— Бензин скоро подвезут. Дедков у вас на катере? Ну, и как он?
— Нормально, — сказал я. — С горячей пищей вот у нас…
— Завтра-послезавтра базовая команда прибудет, оборудует камбуз. Кто у вас в отряде комсорг?
— Комсорг? — Я вспомнил паренька с одного из катеров, раненного при высадке десанта на Муху. — Вроде нет сейчас…
— Готовься, Земсков. Созовем собрание, тебя выберем комсоргом.
— Спасибо, товарищ ктан-треть-ранга, но я…
— Готовься, — повторил Бухтояров и пошел по накиданным доскам к плавпирсу. Обернулся, окликнул: — Да, Земсков! Вот что еще: почему не вступаешь в партию?
В середине октября вышли мы — звено катеров — в ночной поиск. Холодная была ночь, с порывами ветра, с мелкой зыбью, заставлявшей катер неприятно вибрировать. Справа угадывалась в сырой мгле полоска берега Сырве.

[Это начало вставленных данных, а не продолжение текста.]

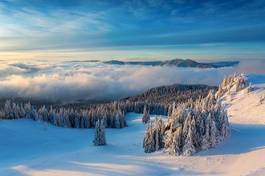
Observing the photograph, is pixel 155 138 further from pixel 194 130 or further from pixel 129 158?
pixel 194 130

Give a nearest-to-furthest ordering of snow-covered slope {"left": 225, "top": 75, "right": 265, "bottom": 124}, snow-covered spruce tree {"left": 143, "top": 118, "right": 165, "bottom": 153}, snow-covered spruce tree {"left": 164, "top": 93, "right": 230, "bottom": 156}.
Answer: snow-covered spruce tree {"left": 164, "top": 93, "right": 230, "bottom": 156}, snow-covered spruce tree {"left": 143, "top": 118, "right": 165, "bottom": 153}, snow-covered slope {"left": 225, "top": 75, "right": 265, "bottom": 124}

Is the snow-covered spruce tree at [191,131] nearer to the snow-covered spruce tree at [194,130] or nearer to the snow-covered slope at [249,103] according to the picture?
the snow-covered spruce tree at [194,130]

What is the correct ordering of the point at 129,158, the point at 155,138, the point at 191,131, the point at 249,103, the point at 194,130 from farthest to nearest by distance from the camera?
the point at 249,103, the point at 155,138, the point at 129,158, the point at 194,130, the point at 191,131

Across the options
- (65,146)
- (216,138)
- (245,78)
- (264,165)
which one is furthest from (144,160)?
(245,78)

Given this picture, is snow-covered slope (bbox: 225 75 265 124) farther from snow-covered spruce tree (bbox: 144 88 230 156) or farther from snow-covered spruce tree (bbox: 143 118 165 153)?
snow-covered spruce tree (bbox: 143 118 165 153)

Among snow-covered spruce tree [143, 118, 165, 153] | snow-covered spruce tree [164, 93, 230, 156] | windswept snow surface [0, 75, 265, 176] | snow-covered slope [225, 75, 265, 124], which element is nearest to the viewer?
windswept snow surface [0, 75, 265, 176]

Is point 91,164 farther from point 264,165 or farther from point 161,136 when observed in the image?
point 264,165

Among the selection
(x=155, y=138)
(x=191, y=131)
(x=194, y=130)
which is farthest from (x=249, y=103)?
(x=191, y=131)

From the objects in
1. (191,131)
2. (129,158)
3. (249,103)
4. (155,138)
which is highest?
(191,131)

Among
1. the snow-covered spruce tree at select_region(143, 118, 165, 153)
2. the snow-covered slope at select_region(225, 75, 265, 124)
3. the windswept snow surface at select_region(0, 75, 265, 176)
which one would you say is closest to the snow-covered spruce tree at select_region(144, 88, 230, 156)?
the snow-covered spruce tree at select_region(143, 118, 165, 153)

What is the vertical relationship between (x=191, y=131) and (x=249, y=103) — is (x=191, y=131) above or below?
above

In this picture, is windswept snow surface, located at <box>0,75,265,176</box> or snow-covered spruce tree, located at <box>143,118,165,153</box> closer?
windswept snow surface, located at <box>0,75,265,176</box>
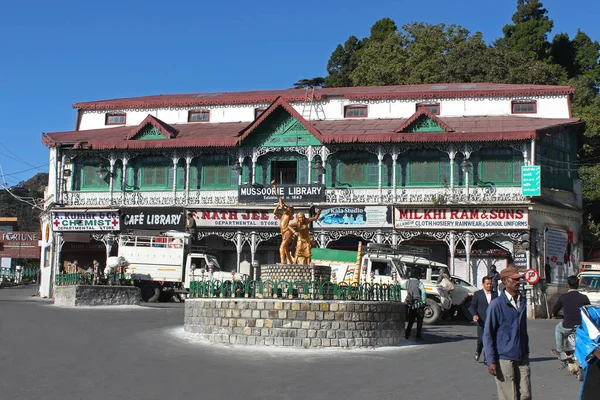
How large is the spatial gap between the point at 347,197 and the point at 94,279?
11.5 meters

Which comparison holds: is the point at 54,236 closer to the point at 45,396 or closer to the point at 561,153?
the point at 561,153

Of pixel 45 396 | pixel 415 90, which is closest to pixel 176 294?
pixel 415 90

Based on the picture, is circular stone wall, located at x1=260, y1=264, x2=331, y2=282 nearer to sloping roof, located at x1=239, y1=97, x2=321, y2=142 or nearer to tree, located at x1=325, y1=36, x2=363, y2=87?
sloping roof, located at x1=239, y1=97, x2=321, y2=142

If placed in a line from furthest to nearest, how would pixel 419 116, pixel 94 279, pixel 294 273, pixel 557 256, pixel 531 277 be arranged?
1. pixel 419 116
2. pixel 557 256
3. pixel 94 279
4. pixel 531 277
5. pixel 294 273

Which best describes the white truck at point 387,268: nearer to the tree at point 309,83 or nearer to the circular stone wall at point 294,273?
the circular stone wall at point 294,273

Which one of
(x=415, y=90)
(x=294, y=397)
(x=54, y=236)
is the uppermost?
(x=415, y=90)

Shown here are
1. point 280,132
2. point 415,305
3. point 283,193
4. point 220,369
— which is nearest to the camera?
point 220,369

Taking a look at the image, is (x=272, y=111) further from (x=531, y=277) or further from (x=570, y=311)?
(x=570, y=311)

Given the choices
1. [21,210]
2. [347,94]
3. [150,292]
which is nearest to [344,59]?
[347,94]

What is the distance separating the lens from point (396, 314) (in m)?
17.5

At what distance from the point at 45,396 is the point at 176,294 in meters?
21.6

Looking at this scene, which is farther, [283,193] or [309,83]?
[309,83]

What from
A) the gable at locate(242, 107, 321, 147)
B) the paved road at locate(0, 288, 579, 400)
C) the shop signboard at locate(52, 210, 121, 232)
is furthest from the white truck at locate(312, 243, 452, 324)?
the shop signboard at locate(52, 210, 121, 232)

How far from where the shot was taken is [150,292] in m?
31.4
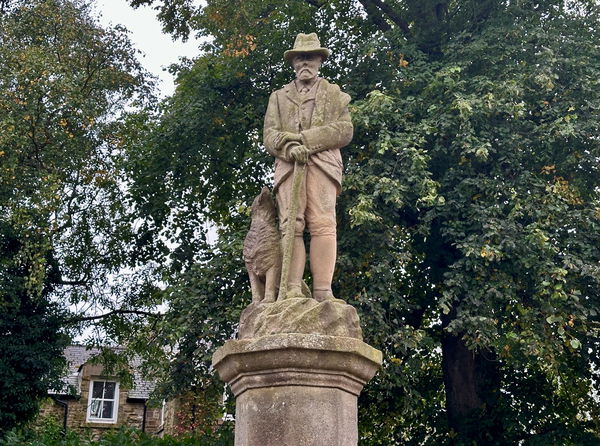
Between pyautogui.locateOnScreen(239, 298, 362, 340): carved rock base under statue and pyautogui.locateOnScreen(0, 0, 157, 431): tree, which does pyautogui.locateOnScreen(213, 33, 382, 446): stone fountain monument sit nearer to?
pyautogui.locateOnScreen(239, 298, 362, 340): carved rock base under statue

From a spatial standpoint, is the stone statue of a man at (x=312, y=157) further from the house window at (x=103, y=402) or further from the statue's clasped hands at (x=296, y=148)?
the house window at (x=103, y=402)

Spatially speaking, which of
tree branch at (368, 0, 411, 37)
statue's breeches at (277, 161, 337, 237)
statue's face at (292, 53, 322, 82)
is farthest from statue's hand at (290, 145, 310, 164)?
tree branch at (368, 0, 411, 37)

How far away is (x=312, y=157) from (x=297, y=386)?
1948 mm

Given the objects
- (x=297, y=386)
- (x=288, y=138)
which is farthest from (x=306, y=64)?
(x=297, y=386)

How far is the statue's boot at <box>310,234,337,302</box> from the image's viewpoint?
7.54 metres

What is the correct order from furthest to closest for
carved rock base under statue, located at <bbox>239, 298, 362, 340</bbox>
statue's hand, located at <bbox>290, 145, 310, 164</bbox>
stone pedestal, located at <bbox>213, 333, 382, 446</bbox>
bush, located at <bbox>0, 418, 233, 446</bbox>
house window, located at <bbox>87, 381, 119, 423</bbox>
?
house window, located at <bbox>87, 381, 119, 423</bbox> < bush, located at <bbox>0, 418, 233, 446</bbox> < statue's hand, located at <bbox>290, 145, 310, 164</bbox> < carved rock base under statue, located at <bbox>239, 298, 362, 340</bbox> < stone pedestal, located at <bbox>213, 333, 382, 446</bbox>

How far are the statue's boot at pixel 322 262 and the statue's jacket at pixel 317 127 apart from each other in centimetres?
53

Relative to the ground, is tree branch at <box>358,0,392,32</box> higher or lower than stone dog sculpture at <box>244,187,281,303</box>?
higher

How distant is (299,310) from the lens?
706cm

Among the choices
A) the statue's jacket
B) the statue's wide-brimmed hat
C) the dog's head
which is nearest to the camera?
the statue's jacket

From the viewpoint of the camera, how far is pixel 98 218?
1905 cm

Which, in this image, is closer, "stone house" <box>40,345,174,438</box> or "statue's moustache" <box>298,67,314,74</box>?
"statue's moustache" <box>298,67,314,74</box>

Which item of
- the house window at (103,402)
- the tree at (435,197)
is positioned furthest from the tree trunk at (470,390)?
the house window at (103,402)

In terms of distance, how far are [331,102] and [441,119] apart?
7384mm
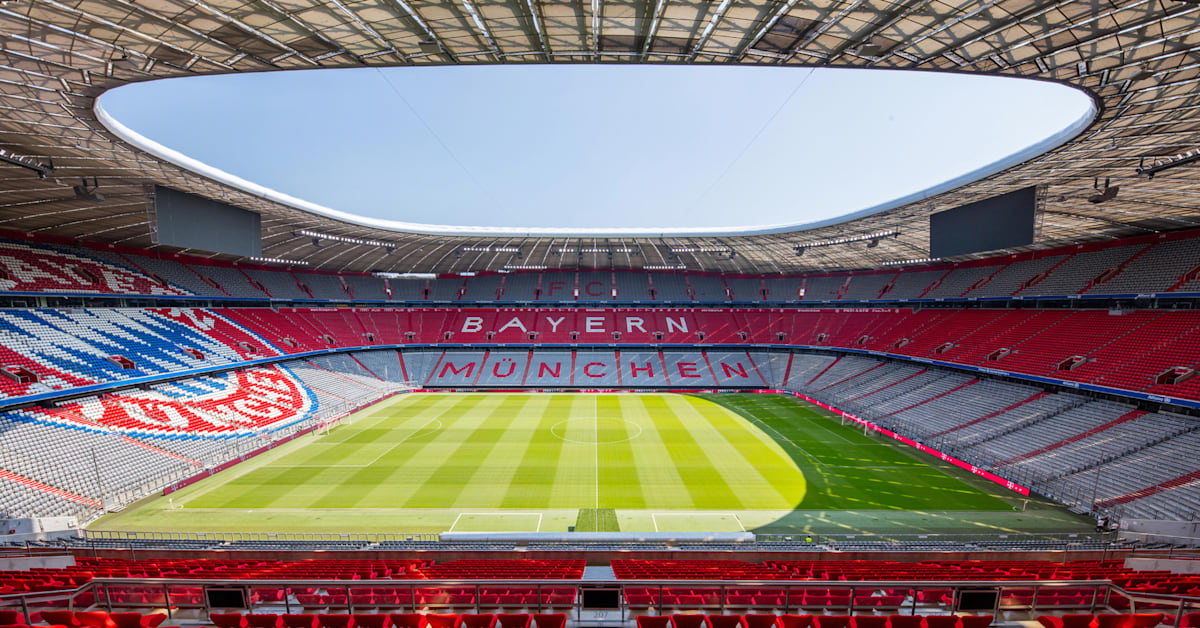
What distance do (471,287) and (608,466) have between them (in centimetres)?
3412

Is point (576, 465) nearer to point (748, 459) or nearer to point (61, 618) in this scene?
point (748, 459)

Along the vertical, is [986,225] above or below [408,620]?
above

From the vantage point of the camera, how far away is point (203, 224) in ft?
71.1

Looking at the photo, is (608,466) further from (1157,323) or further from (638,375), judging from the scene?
(1157,323)

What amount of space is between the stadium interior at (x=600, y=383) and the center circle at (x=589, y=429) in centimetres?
42

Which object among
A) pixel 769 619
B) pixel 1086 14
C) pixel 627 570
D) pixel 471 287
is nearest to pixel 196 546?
pixel 627 570

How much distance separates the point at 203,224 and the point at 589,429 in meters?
22.3

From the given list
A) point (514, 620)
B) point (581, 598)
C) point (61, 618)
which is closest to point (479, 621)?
point (514, 620)

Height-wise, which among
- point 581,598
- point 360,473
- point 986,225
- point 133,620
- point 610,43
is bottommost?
point 360,473

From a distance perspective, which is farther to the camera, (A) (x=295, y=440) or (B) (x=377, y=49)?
(A) (x=295, y=440)

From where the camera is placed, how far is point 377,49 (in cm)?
1027

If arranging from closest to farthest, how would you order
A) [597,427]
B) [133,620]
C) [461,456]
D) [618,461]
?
[133,620] < [618,461] < [461,456] < [597,427]

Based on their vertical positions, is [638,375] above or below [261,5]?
below

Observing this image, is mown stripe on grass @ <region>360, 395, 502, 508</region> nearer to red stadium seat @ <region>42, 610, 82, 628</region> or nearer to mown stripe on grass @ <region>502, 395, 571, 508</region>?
mown stripe on grass @ <region>502, 395, 571, 508</region>
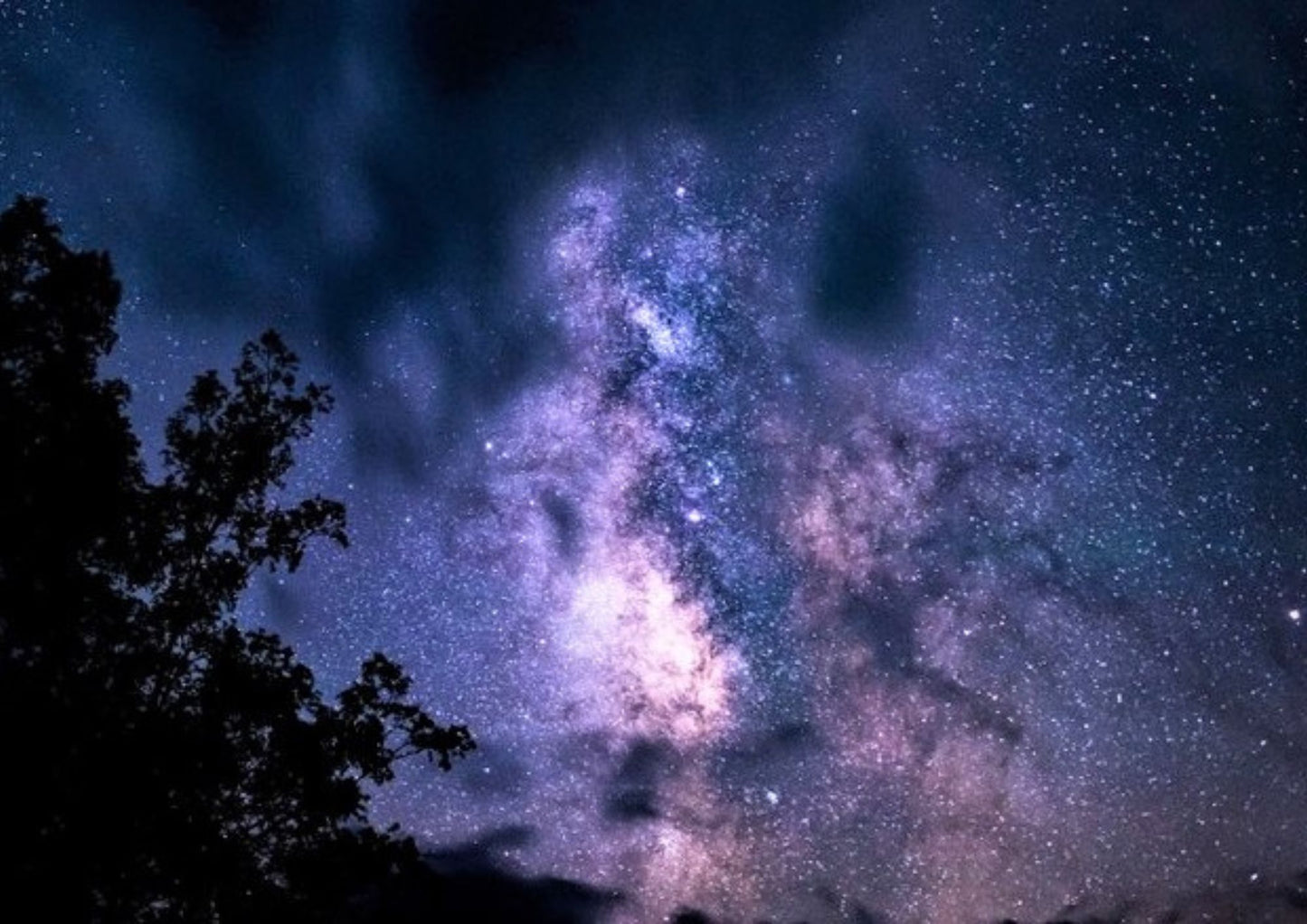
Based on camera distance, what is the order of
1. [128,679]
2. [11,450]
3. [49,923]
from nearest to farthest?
[49,923], [11,450], [128,679]

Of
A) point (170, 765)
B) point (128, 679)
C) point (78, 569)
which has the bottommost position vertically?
point (170, 765)

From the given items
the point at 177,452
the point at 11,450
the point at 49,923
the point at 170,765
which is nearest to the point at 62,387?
the point at 11,450

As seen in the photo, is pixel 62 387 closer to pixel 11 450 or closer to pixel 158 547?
pixel 11 450

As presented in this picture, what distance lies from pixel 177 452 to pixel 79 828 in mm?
4976

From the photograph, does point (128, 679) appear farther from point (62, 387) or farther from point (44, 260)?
point (44, 260)

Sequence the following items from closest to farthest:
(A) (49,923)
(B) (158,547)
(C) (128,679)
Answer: (A) (49,923)
(C) (128,679)
(B) (158,547)

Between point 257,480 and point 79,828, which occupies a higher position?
point 257,480

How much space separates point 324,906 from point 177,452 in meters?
6.28

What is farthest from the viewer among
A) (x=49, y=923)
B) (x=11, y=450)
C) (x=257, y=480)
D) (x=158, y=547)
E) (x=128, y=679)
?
(x=257, y=480)

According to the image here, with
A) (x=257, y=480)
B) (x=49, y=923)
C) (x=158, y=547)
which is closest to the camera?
(x=49, y=923)

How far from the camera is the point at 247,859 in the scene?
1320cm

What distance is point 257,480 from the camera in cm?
1489

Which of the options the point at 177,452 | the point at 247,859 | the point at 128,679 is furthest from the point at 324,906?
the point at 177,452

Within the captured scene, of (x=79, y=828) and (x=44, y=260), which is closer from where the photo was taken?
(x=79, y=828)
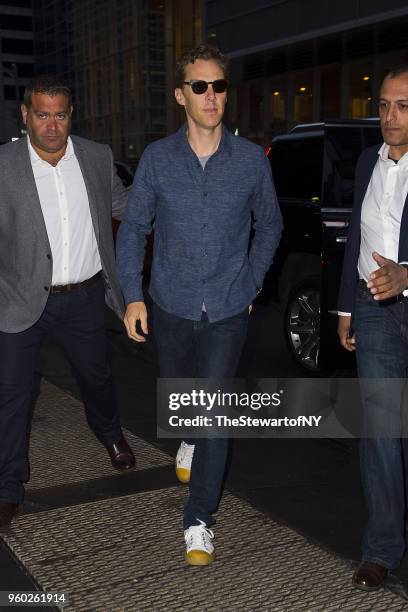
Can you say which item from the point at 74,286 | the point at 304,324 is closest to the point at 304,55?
the point at 304,324

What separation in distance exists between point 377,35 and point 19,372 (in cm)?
1670

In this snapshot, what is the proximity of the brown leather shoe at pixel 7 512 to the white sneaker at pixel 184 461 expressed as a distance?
0.92 meters

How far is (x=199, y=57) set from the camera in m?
3.58

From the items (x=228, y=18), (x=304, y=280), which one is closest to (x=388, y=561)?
(x=304, y=280)

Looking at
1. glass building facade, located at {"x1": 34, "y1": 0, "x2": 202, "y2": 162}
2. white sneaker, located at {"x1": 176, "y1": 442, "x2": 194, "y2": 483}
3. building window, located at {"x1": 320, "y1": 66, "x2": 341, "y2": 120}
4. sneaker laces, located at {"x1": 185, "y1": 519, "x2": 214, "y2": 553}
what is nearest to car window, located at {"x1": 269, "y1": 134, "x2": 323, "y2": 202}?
white sneaker, located at {"x1": 176, "y1": 442, "x2": 194, "y2": 483}

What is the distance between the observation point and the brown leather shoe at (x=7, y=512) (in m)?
4.10

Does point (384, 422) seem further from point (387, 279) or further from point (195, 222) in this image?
point (195, 222)

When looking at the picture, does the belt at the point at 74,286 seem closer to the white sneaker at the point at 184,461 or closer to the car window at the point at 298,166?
the white sneaker at the point at 184,461

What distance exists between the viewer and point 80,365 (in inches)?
184

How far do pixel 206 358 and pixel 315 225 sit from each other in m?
3.67

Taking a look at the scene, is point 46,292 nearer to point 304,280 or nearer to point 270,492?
point 270,492

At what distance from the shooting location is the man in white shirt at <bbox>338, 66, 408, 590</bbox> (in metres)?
3.39

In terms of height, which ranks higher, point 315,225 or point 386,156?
point 386,156

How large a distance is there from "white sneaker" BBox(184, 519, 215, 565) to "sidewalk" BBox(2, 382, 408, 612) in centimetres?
4
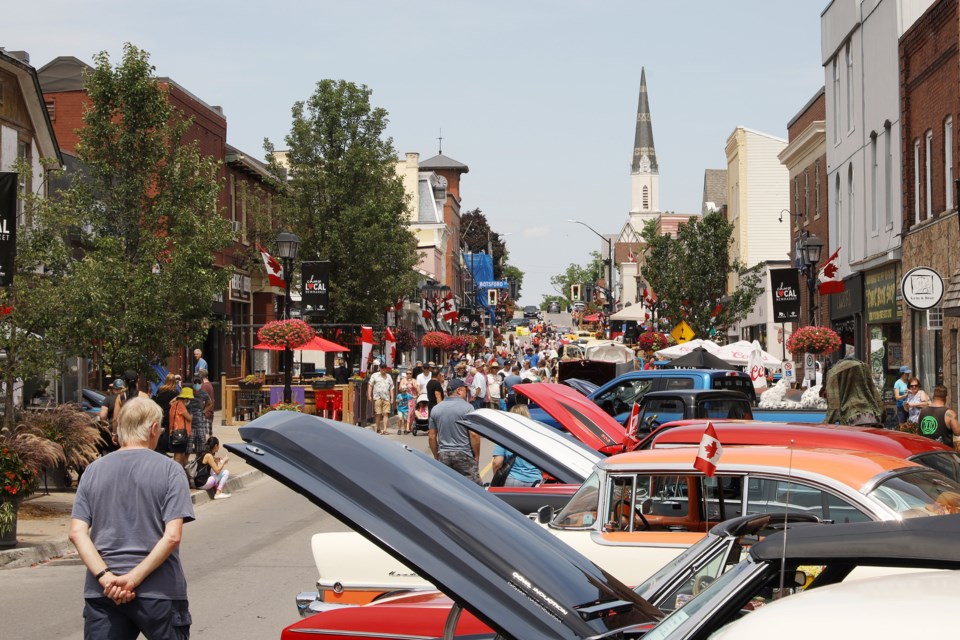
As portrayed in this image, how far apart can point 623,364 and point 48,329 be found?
74.2 feet

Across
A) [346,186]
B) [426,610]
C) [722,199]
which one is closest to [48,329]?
[426,610]

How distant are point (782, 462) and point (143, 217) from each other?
20.0 meters

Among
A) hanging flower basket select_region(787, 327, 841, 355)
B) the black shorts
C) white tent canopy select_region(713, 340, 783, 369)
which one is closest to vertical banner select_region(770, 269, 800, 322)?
hanging flower basket select_region(787, 327, 841, 355)

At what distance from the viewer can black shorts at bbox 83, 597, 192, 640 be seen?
5582 millimetres

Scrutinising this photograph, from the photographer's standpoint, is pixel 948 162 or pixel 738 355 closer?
pixel 948 162

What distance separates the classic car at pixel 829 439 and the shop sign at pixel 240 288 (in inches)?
1384

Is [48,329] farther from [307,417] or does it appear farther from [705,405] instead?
[307,417]

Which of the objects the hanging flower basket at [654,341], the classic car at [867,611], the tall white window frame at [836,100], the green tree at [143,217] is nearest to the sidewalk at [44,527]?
the green tree at [143,217]

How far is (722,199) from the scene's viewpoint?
270 ft

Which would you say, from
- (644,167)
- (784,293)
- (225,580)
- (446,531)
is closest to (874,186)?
(784,293)

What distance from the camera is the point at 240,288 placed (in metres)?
44.4

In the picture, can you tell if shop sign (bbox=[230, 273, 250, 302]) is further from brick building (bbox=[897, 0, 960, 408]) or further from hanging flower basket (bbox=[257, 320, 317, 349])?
brick building (bbox=[897, 0, 960, 408])

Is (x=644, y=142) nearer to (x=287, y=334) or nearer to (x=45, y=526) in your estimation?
(x=287, y=334)

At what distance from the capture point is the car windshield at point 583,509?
292 inches
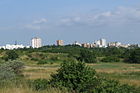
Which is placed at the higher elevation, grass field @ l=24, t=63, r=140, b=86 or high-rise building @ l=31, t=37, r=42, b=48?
high-rise building @ l=31, t=37, r=42, b=48

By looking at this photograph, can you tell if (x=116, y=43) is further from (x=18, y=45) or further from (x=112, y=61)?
(x=112, y=61)

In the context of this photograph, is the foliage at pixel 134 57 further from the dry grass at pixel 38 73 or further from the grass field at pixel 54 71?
the dry grass at pixel 38 73

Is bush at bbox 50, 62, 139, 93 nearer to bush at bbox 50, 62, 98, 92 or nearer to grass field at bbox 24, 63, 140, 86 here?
bush at bbox 50, 62, 98, 92

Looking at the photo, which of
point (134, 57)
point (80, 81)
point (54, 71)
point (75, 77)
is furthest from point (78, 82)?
point (134, 57)

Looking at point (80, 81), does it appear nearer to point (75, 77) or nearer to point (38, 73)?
point (75, 77)

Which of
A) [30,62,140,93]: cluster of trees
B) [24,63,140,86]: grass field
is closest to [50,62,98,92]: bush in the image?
[30,62,140,93]: cluster of trees

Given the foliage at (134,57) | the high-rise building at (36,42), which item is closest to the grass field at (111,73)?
the foliage at (134,57)

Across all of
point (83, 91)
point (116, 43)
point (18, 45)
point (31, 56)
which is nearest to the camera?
point (83, 91)

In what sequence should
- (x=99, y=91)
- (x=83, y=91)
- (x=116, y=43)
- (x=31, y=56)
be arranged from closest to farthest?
(x=99, y=91) < (x=83, y=91) < (x=31, y=56) < (x=116, y=43)

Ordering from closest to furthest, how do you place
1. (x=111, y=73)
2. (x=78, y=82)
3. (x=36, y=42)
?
(x=78, y=82)
(x=111, y=73)
(x=36, y=42)

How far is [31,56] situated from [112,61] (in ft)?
67.8

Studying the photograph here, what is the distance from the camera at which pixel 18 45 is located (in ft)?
513

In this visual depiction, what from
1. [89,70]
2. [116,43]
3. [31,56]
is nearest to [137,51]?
[31,56]

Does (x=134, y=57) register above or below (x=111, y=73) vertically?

Сережа Штукин первым увидел немецкий караван. Шли со стороны Ирбенского пролива пять БДБ — быстроходных десантных барж. Как разглядел Штукин эти низкосидящие посудины с невысокой рубкой? Ночь-то была безлунная, беззвездная. Кошачье зрение у Штукина. Факт тот, что мы их увидели, а они нас нет. БДБ поворачивали к берегу (к пристани Мынту, как узнал я потом). И Вьюгин, шедший на нашем катере, сделал Макшееву знак тоже ворочать. Мы пристроились к концевой БДБ, а остальные два катера повторили наш маневр и пошли в кильватер, и так, длинной колонной, смешанный караван вошел через проход в разведенных боковых заграждениях в бухту. Возможно, немцы на быстроходных баржах (а они, между прочим, имеют хорошее артвооружение) приняли нас за свои сторожевые катера, — не знаю. Факт тот, что как только они подошли к причалу и стали швартоваться, Вьюгин скомандовал — стрелять! Веером пошли с трех катеров торпеды — и вспыхнула ночь, пять всплесков огня и дыма встали один за другим, как пять восклицательных знаков.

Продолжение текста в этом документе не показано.